Brielle Januszewski holds degrees in environmental engineering and specializes in drinking water treatment, membrane technology, and ion separations. She has extensive laboratory experience, with expertise ranging from water chemistry to analytical chemistry techniques to laboratory experimentation. 

Ms. Januszewski's graduate research focused on high water recovery reverse osmosis (RO) desalination of brackish water via valent selective electrodialysis (ED) pre-treatment. The goal of her work was to treat brackish water reserves for use as inland community drinking water sources with lower energy and chemical demand and cost than traditional treatment trains. Specifically, she designed, characterized, and investigated valent selective cation exchange membranes (vsCEMs) for use in an ED pre-treatment step to an RO module that separates monovalent ions from scale-forming divalent cations (like magnesium and calcium) to minimize inorganic scaling on the RO membrane surface for improved water recovery and reduced need for process downtime and cleaning. 

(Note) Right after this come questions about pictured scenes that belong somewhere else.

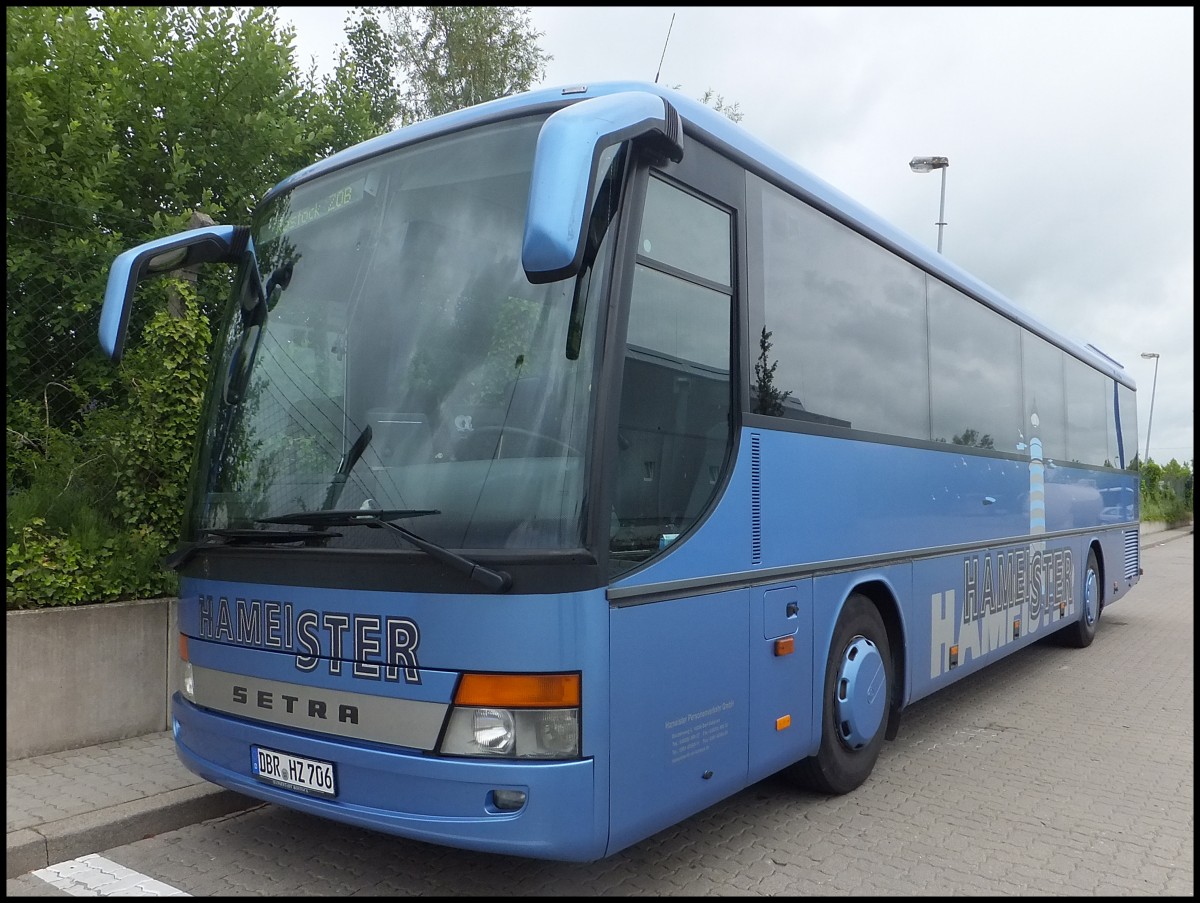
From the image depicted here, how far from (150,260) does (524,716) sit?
291 cm

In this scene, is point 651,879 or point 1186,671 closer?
point 651,879

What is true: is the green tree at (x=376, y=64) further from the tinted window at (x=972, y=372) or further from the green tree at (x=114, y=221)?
the tinted window at (x=972, y=372)

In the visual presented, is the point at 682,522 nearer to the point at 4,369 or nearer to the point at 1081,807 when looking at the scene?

Ms. Januszewski's expertise in other water treatment-focused projects includes conducting a life cycle assessment (LCA) to determine whether waterless textile dyeing via supercritical carbon dioxide is less water intensive than traditional dyeing, and investigating a novel titanium oxide catalyst for ammonia reduction to nitrogen gas in blackwater in a self-contained toilet system through the Bill and Melinda Gates Reinvent the Toilet Challenge. Further, she investigated the toxicity of nanoparticles, such as graphene oxide, silver, and cadmium, on aquatic microorganisms, like algae and bacteria, as part of a greater effort to impregnate water treatment membranes with nanoparticles to reduce biofilm formation. Finally, she has experience in ozone-treating heavy hydrocarbon contaminated soil and conducting subsequent soil bioremediation and plant toxicology studies.